» **EXTRAIT DU DOCUMENT**:
::::::

L’enfant qui ne voulait pas grandir
Imaginez une boite en bois à mille et un tiroirs ainsi qu’une quinzaine d’instruments posés sur la scène puis prenez trois comédiens musiciens qui jouent avec tout ça.
A chaque tiroir son histoire, son accessoire. A chaque instrument son personnage, son univers. Vous mélangez et vous avez L’Enfant qui ne voulait pas grandir, un spectacle musical dans lequel trois interprètes restituent la véritable histoire de Peter Pan, celle imaginée pour la première fois dans la pièce de théâtre fantasque de J. M. Barrie au début du 20ème siècle …
A travers cette création destinée au jeune public, la compagnie Prélude redonne vie au célèbre personnage de Peter Pan, celui qui habite l’imaginaire de chacun de nous, depuis notre enfance.
Qui est vraiment cet enfant qui refuse de grandir ? Derrière l’icône, qui connait le véritable Peter Pan, celui qu’a imaginé son créateur ?
Nous avons oublié que sous ce masque de lutin rigolard, se cache en réalité un sale gosse, tricheur et tyrannique. Que sous ses airs cruels, le Capitaine Crochet est souvent touchant comme un enfant un petit peu trop sensible (et un petit peu trop sanguinaire aussi). Et que cette brave Fée Clochette n’est ni plus ni moins qu’une psychopathe sans scrupules, prête à commanditer l’assassinat d’une rivale, sans sourciller.

::::::

[Relevés de questions portant sur des scènes]

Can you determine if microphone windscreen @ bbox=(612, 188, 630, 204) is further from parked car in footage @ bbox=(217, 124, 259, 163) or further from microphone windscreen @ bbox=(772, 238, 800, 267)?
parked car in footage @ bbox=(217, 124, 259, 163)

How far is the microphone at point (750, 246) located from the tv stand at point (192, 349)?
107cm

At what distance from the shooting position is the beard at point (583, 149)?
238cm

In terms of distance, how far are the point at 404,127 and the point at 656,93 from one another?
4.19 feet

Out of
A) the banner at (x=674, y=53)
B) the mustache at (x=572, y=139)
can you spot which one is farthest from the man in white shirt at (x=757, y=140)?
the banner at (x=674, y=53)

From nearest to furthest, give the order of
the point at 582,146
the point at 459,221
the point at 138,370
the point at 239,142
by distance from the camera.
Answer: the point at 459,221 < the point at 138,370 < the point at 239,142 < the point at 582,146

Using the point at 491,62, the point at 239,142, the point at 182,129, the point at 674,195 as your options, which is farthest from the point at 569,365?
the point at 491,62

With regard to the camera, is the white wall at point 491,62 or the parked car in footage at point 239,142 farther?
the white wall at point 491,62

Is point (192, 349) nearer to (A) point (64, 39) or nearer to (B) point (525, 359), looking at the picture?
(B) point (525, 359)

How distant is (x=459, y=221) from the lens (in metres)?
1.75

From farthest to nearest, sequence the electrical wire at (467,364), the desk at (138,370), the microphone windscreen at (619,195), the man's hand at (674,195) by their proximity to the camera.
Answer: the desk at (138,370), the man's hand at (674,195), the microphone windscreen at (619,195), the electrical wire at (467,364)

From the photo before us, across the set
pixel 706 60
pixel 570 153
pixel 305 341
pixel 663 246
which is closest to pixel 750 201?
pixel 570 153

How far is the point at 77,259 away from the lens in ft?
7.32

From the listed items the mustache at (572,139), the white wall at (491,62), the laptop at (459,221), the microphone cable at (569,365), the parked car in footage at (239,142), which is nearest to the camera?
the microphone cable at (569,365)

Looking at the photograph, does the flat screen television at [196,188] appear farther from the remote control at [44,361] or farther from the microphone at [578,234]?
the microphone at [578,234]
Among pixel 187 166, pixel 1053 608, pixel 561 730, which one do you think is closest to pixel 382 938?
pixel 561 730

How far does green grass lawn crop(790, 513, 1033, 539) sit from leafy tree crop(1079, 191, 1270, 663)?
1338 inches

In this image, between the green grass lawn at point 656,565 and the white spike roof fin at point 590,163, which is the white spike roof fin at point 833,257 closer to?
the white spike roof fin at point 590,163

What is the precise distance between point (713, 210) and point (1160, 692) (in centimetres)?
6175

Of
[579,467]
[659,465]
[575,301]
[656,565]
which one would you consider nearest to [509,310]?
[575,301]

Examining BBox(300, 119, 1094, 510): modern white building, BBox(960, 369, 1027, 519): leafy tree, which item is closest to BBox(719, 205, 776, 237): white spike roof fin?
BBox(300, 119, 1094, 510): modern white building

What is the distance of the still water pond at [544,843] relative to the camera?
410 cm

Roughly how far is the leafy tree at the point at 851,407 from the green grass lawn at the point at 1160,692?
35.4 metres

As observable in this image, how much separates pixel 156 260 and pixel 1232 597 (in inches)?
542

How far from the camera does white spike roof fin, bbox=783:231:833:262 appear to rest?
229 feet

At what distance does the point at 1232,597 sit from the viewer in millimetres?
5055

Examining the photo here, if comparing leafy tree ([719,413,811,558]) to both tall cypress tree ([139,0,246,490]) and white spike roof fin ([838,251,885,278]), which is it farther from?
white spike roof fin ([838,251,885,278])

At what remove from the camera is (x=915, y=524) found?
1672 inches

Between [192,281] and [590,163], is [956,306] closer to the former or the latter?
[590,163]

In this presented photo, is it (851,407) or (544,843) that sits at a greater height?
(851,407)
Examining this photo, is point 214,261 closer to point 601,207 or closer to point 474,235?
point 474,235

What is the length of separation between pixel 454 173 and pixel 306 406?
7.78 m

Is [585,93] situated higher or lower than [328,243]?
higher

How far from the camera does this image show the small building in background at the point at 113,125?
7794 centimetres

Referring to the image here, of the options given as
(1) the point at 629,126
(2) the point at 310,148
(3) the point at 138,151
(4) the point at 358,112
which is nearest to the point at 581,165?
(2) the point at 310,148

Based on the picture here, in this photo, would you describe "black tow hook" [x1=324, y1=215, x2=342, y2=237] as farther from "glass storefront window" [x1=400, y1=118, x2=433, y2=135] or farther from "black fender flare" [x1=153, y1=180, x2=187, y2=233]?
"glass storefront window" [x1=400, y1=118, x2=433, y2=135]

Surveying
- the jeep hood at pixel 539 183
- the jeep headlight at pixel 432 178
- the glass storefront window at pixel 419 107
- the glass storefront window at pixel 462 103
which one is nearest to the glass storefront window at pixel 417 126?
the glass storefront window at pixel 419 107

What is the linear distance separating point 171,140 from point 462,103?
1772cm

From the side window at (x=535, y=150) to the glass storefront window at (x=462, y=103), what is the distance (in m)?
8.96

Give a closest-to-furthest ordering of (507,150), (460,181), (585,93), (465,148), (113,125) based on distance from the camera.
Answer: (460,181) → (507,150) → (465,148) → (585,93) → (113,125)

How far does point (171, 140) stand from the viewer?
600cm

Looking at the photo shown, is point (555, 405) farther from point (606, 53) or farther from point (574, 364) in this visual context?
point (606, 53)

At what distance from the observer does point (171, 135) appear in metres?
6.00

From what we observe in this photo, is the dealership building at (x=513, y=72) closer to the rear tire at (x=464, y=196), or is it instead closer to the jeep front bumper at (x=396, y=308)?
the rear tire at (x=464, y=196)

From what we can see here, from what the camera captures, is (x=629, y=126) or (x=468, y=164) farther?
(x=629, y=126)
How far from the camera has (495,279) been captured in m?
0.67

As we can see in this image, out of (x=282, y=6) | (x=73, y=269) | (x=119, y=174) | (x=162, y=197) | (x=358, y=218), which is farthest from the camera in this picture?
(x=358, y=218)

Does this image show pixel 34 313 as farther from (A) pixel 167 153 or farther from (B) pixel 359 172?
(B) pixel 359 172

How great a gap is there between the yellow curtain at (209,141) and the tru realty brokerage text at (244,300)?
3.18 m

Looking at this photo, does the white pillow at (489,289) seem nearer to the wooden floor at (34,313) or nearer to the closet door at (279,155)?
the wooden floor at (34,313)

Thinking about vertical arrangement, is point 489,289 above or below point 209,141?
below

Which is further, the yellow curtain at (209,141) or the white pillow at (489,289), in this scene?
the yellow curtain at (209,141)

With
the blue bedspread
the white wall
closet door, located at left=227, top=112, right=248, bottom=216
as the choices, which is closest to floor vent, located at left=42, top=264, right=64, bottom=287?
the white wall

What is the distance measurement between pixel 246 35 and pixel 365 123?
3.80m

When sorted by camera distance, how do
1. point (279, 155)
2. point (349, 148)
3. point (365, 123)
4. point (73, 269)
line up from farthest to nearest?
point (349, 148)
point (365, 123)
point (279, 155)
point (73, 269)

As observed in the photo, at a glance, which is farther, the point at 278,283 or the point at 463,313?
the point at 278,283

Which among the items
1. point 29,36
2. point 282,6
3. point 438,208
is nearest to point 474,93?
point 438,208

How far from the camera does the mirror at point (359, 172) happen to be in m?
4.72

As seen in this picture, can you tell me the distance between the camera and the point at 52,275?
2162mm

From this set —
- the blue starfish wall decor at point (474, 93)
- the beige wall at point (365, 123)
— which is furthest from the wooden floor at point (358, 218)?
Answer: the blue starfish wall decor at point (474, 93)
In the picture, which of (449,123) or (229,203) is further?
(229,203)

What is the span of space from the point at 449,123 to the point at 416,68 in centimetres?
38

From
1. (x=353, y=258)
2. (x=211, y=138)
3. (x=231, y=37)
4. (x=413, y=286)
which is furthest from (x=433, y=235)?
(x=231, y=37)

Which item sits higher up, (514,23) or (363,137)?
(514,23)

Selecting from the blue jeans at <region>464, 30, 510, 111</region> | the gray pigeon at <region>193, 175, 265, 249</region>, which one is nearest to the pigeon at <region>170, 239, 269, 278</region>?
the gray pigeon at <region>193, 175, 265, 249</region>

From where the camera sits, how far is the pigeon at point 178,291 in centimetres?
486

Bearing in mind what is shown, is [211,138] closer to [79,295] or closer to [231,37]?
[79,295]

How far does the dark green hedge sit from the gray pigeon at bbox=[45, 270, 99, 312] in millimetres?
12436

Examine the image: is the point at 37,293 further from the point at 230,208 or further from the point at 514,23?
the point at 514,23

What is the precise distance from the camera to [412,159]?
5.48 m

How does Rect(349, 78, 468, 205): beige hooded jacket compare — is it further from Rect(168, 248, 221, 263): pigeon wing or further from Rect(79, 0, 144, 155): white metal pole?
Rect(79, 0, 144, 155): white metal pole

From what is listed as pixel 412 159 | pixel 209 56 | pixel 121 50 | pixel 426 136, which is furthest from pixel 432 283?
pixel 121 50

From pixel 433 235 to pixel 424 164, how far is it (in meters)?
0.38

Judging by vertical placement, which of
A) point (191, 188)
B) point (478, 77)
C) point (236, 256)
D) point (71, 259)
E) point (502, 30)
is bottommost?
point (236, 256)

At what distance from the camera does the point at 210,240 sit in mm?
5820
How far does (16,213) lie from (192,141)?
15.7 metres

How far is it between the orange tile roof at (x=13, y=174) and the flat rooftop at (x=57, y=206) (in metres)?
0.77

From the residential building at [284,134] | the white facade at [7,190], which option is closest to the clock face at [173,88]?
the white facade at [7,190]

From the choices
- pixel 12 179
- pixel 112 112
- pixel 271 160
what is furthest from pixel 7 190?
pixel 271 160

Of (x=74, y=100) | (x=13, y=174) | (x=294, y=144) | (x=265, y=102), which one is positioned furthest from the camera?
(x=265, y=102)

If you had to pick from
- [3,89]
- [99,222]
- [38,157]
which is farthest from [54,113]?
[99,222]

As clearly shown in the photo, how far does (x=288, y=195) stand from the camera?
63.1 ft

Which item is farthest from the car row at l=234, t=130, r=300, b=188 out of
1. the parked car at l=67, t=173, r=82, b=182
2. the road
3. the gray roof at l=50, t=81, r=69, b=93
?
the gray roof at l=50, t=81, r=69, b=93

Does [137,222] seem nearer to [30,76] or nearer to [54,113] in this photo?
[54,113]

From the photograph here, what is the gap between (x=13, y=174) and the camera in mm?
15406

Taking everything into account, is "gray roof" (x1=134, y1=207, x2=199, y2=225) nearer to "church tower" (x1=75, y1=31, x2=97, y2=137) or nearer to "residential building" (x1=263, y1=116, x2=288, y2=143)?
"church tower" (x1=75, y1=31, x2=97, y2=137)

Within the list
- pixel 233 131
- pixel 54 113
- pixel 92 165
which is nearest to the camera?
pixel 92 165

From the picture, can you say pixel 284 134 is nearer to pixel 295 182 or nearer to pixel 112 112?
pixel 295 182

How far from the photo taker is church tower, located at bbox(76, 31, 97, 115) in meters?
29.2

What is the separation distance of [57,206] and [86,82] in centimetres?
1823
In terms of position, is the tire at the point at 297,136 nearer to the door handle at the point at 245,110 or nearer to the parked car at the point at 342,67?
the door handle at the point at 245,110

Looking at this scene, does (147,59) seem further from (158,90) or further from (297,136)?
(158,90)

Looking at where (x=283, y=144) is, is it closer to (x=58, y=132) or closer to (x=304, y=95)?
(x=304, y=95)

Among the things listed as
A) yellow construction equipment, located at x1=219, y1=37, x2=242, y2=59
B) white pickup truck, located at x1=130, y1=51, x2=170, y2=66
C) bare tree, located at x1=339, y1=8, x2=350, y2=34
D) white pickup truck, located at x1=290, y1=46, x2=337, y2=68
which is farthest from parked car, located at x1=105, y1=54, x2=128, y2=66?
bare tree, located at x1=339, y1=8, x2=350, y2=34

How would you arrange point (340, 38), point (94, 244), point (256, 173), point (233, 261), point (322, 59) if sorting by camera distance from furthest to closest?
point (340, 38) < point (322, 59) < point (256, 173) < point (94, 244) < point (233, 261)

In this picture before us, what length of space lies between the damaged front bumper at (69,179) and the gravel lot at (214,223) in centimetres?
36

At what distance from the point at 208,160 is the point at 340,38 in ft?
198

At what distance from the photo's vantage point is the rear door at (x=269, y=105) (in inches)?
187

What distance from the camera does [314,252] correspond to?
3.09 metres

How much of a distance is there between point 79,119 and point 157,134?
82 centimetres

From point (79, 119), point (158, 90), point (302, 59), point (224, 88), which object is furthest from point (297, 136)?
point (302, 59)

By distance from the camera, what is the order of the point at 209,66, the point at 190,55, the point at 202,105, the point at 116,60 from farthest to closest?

::::::

Recopiez à l'identique le passage de la présentation du spectacle qui commence par les mots contenant « A chaque tiroir » et se termine par « son créateur ? ».

A chaque tiroir son histoire, son accessoire. A chaque instrument son personnage, son univers. Vous mélangez et vous avez L’Enfant qui ne voulait pas grandir, un spectacle musical dans lequel trois interprètes restituent la véritable histoire de Peter Pan, celle imaginée pour la première fois dans la pièce de théâtre fantasque de J. M. Barrie au début du 20ème siècle …
A travers cette création destinée au jeune public, la compagnie Prélude redonne vie au célèbre personnage de Peter Pan, celui qui habite l’imaginaire de chacun de nous, depuis notre enfance.
Qui est vraiment cet enfant qui refuse de grandir ? Derrière l’icône, qui connait le véritable Peter Pan, celui qu’a imaginé son créateur ?